**Document excerpt**
━━━━━━
MarigoldDepthEstimationVideo¶

Documentation¶

Class name: MarigoldDepthEstimationVideo
Category: Marigold
Output node: False

The MarigoldDepthEstimationVideo node is designed for diffusion-based monocular depth estimation in video sequences, incorporating optical flow for enhanced frame-to-frame consistency. It leverages experimental techniques to ensemble multiple iterations into a single depth map, optimizing for accuracy and processing efficiency. This node is particularly useful for applications requiring depth perception in dynamic scenes, offering a blend of precision and temporal stability.

Input types¶

Required¶

image
- The input image for which the depth estimation is to be performed. This image serves as the basis for generating depth maps, playing a crucial role in the node's operation by providing the visual data necessary for depth analysis.
━━━━━━
**Exercise requirements**
1/ In the node documentation, what technique does the MarigoldDepthEstimationVideo node incorporate to improve frame-to-frame consistency?
2/ Using the node documentation, explain why the image input plays a crucial role in the node's operation.

Image and question rows
━━━━━━
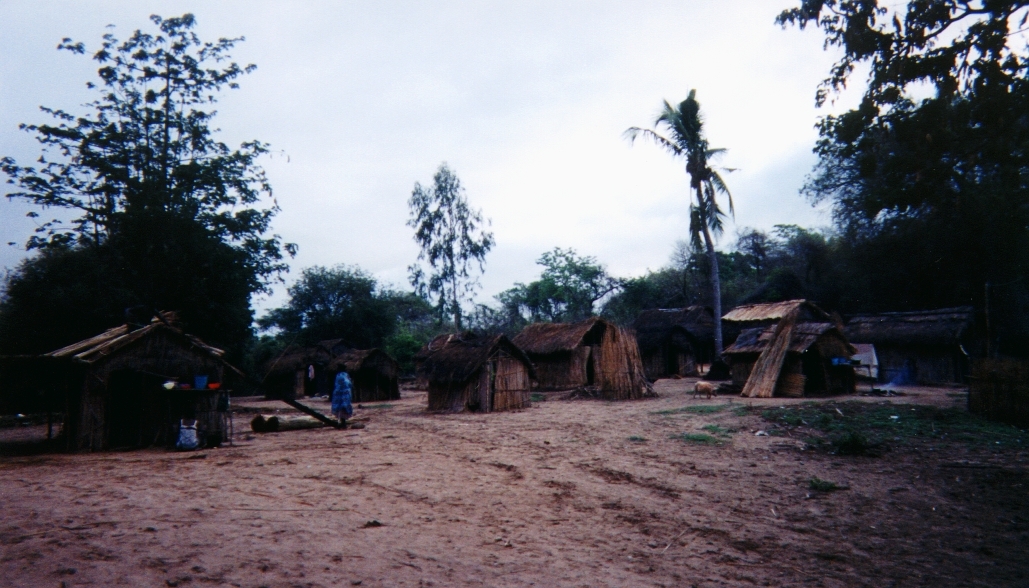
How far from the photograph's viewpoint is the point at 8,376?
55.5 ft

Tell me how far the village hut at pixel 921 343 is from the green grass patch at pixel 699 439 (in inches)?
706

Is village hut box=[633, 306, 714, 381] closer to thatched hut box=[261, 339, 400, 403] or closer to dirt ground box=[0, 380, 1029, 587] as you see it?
━━━━━━
**Outputs in order**
1/ Optical flow.

2/ The image is the basis for generating the depth maps. It supplies the visual data the node needs to perform its depth analysis.